Brief Facts:

  1. The Taxpayer, an Indian company engaged in the business of manufacturing of jeeps, entered into an agreement with a supplier based in USA (US Co) for purchase of tooling and other equipment for
  2. manufacture of jeeps (capital equipment).
  3. The US Co supplied the capital equipment through its US subsidiary.
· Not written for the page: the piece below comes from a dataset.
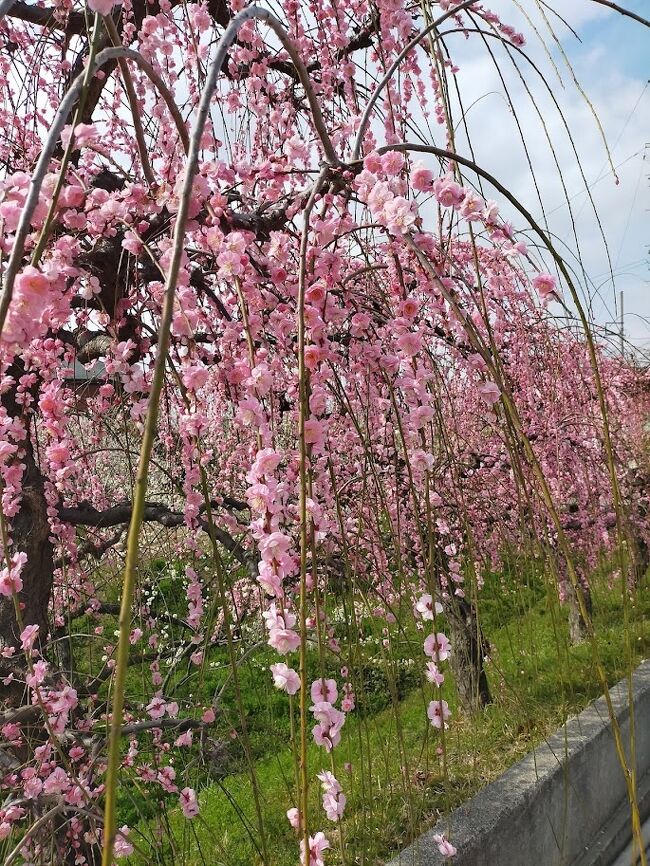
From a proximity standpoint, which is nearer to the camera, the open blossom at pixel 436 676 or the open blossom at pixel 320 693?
the open blossom at pixel 320 693

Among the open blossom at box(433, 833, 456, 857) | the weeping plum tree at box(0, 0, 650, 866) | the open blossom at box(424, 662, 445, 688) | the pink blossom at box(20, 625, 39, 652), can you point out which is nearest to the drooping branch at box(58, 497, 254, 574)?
the weeping plum tree at box(0, 0, 650, 866)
Further, for procurement of the capital equipment, US Co also provided an interest-bearing loan to the Taxpayer, repayable after 10 years in installments.
  4. The Taxpayer capitalized the equipment in its books and claimed depreciation thereon in its tax computation.
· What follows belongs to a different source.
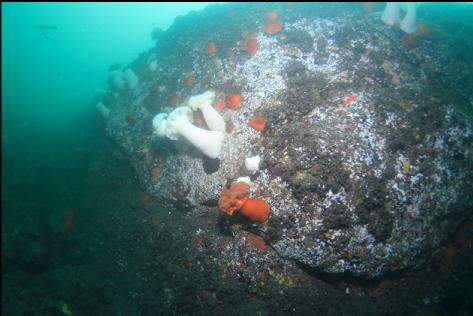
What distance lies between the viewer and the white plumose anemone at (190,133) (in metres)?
4.80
  5. Subsequently, another US entity acquired US Co and also agreed to waive off the principal amount of loan advanced by US Co to the Taxpayer.
  6. The Taxpayer claimed the principal amount of loan waived as capital receipt not taxable under the ITL. But the Tax Authority treated the waiver amount as Taxpayer’s business income.
  7. The First Appellate Authority ruled in favour of the Tax Authority with certain modifications. On further appeal, the Mumbai Tribunal and the Bombay High Court (HC) ruled in favour of the Taxpayer and held that the waiver was neither taxable as business perquisite nor taxable under the clawback provision.
  8. Being aggrieved, the Tax Authority appealed further to the Supreme Court.

Question:

  1. Whether the amount of loan waived can be taxed as business perquisite?
  2. Whether the amount of loan waived can be taxed as income as per the provisions of Section 41(1) of Income Tax 1961?